## TEXT SHOWN

Space Operation

http://${VEARCH_URL} is the vearch service, $db_name is the name of the created database, $space_name is the name of the created space.

Create Space

curl -XPOST -H "content-type: application/json" -d'
{
    "name": "space1",
    "partition_num": 1,
    "replica_num": 3,
    "fields": [
        {
            "name": "field_string",
            "type": "string"
        },
        {
            "name": "field_int",
            "type": "integer"
        },
        {
            "name": "field_float",
            "type": "float",
            "index": {
                "name": "field_float",
                "type": "SCALAR",
            },
        },
        {
            "name": "field_string_array",
            "type": "stringArray",
            "index": {
                "name": "field_string_array",
                "type": "SCALAR",
            },
        },
        {
            "name": "field_int_index",
            "type": "integer",
            "index": {
                "name": "field_int_index",
                "type": "SCALAR",
            },
        },
        {
            "name": "field_vector",
            "type": "vector",
            "dimension": 128,
            "index": {
                "name": "gamma",
                "type": "IVFPQ",
                "params": {
                    "metric_type": "InnerProduct",
                    "ncentroids": 2048,
                    "nlinks": 32,
                    "efConstruction": 40,
                },
            },
        }
    ]
}
' http://${VEARCH_URL}/dbs/$db_name/spaces

Parameter description:

field name	field description	field type	must	remarks
name	space name	string	true
partition_num	partition number	int	true
replica_num	replica number	int	true
fields	schema config	json	true	define space field

1、Space name not be empty, do not start with numbers or underscores, try not to use special characters, etc.

## DATA RECORDS
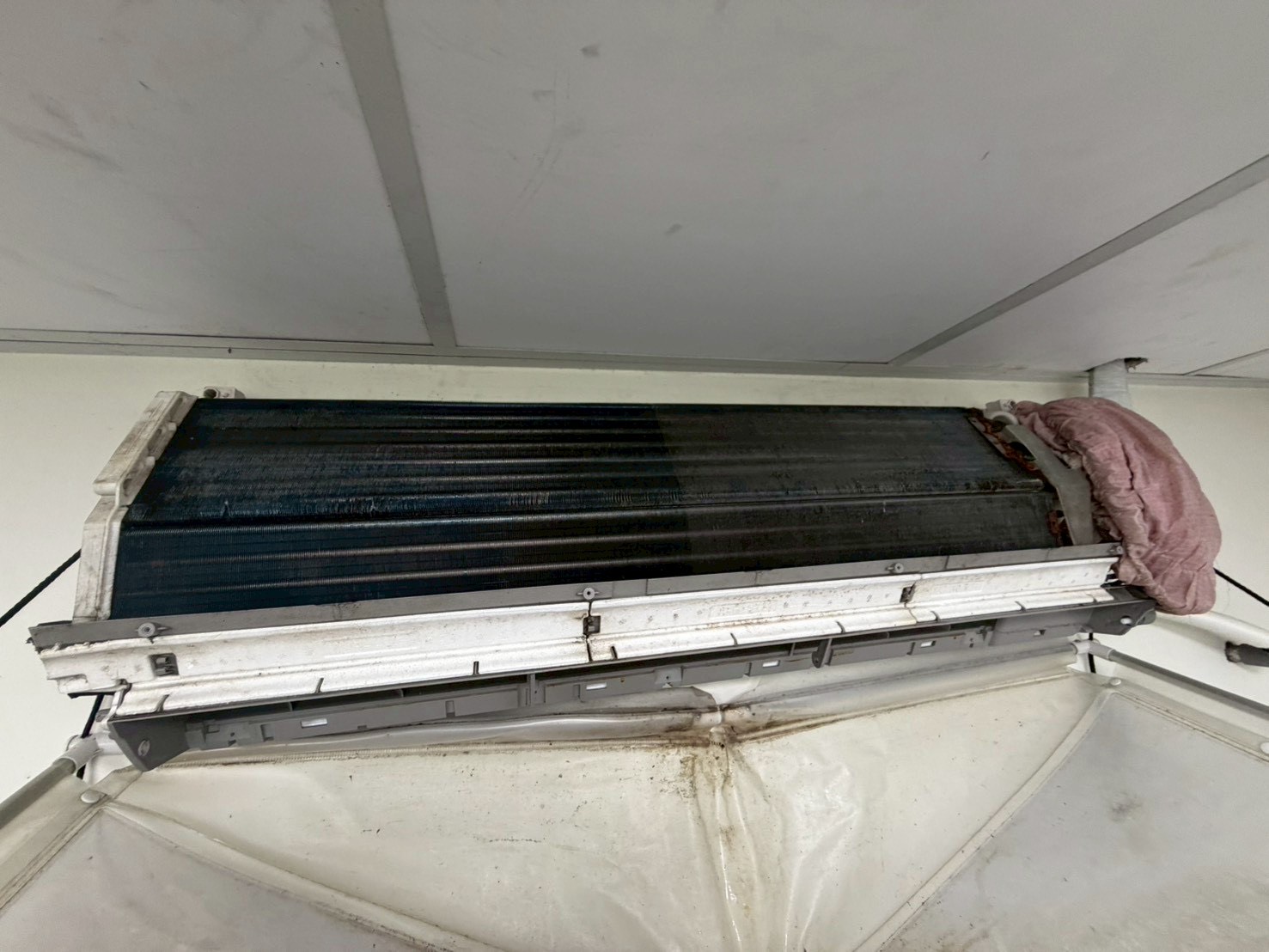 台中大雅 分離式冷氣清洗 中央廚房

==

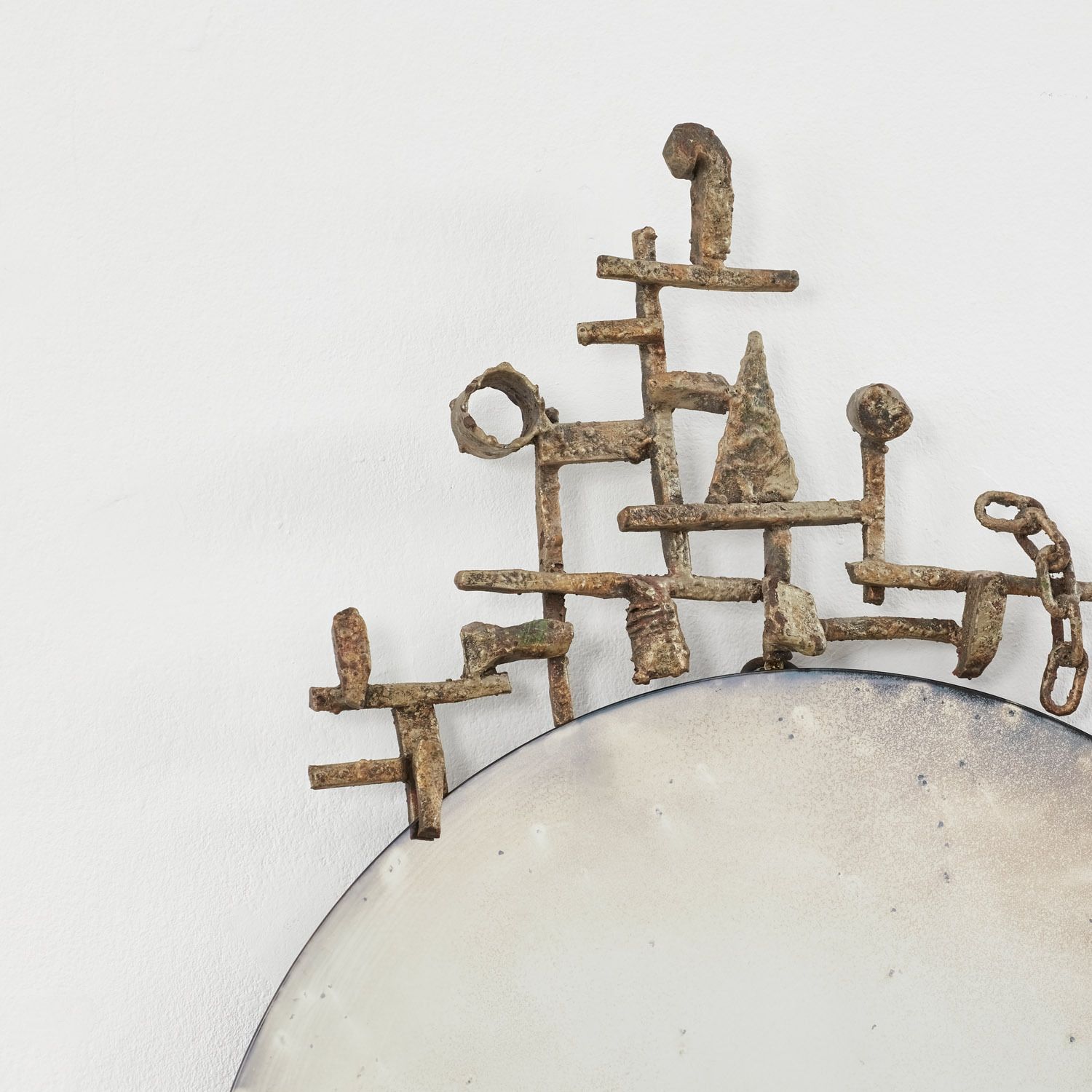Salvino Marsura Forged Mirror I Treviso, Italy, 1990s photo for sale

## TASK ITEM
In the Space Operation text, rewrite the passage between "Space Operation" and "the created space.", inclusive, replacing "database" with "data store". The items are not used in any way.

## RESULT OF THE EXERCISE
Space Operation

http://${VEARCH_URL} is the vearch service, $db_name is the name of the created data store, $space_name is the name of the created space.